The zeroth order approximation shows this works fine, first order corrections to the idea say that the beam power shifts during a pulse; power changes during the shot. CBET cannot work perfectly. Not the path to fusion salvation.
Laser-Plasma Interactions LPI (called parametric instabilities) are the most math-dependent of ICF issues, because they describe effects of a light wave’s oscillating electric field on a plasma as it passes through.
Plasma waves are generated by the beam. They not only sap energy from the beam, but can cause the light, itself, to scatter. Maybe hard to talk about, but they are the basic reasons why laser fusion power plants are not on line today.
Two important LPI effects: SBS (stimulated Brillouin scattering) and SRS (stimulated Raman scattering), there are others. I ap0logize to all who think my descriptions are too simplified
-
SBS When lasers pass through low density plasmas, they generate plasma sound waves (ion-acoustic waves) and are backscattered. Energy is lost to the plasma but portions of the beam will also scatter backwards along the laser path.
SBS can and has done significant damage to the optics of any test facility. Fig 9 shows the process for a direct drive test where lasers try to compress the target.

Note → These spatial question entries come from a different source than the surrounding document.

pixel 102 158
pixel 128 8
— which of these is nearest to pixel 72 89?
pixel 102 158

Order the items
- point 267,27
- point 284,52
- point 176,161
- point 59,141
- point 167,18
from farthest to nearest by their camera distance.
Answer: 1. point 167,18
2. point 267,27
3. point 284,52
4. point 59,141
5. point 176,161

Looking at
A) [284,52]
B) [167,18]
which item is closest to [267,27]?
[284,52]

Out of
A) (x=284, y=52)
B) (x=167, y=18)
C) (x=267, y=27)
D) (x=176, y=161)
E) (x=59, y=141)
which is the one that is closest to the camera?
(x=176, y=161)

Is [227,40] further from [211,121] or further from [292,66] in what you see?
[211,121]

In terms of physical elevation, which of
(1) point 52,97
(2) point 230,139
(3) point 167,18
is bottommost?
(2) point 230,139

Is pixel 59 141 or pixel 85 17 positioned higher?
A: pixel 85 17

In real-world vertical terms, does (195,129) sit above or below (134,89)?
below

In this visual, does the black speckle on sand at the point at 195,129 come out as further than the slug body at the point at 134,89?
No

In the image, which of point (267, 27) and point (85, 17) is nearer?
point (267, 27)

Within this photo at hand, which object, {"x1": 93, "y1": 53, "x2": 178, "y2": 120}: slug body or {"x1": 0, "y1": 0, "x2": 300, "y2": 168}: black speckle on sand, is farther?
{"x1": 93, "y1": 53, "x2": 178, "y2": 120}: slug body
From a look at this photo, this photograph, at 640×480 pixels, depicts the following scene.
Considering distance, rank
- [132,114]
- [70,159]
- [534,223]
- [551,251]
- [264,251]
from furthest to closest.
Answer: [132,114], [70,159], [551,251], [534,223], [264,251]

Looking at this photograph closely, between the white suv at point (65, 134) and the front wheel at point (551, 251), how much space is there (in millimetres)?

It’s pesky for direct drive but NIF uses x-rays on its targets. At NIF, SBS annoys by passing through the ionized prefill gas and the wall plasma when it moves into range. The CBET does use a form of SBS to exchange energy between the outer and inner beams, but really, you do not want SBS around.
-
SRS When the laser beam passes through a plasma the plasma electrons with the highest velocity will be accelerated to extremely high energies by the SRS. The longer the wavelength for the light beam, the slower original electrons can be and still be caught up by SRS. Fig 10 shows the process.
These ultra hot electrons will flow freely into the collapsing fuel and preheat it prior to stagnation (Bang Time). With preheat, there is too much thermal back-pressure and the core will not develop the expected high density. pfffft … no fusion. As simple as that, and nasty to have around. The original IR lasers had huge SRS emissions and almost ended the ICF dream then and there.
The gas-fill method of stopping wall plasma will always generate SRS. Gas fill is always used, gas fill always ionizes to plasma, SRS always preheats, implosion results always fall below modeling code expectation. NIF’ers sad …Arrgh. (Return)
New Hohlraum Shape
It has been a long path to get here, to our conclusion. The prolate rugby shape should be tested to the utmost. I would suggest an even more oblate (fat) form with the walls further away and curving even more toward the target.
Too bad x-rays do not reflect. Otherwise, maybe I would propose a DBIS type hohlraum for symmetrical implosions.
……………………………….
Charles J. Armentrout, Ann Arbor
2015 Jun 14
This is listed under Technology, in thread Fusion-ICF/IFE
Have a comment? Click on the title of this post, go to bottom, let us know.
Related posts: Click the INDEX button under the Banner picture
“Why call it Rugby ?” : the answer is because the first design of such an holhraum is French.
See
Prolate-Spheroid (“Rugby-Shaped”) Hohlraum for Inertial Confinement Fusion
M. Vandenboomgaerde, J. Bastian, A. Casner, D. Galmiche, J.-P. Jadaud, S. Laffite, S. Liberatore, G. Malinie, and F. Philippe
Phys. Rev. Lett. 99, 065004 (2007)
and References within.
LikeLike
Thanks for the reference, I was aware of the significant influence that the French scientists have at Omega and NIF. The French ICF presence was solid and innovative decades ago when I was involved. I am not at all surprised that the French freedom to pursue for new ideas pays off with excellent results.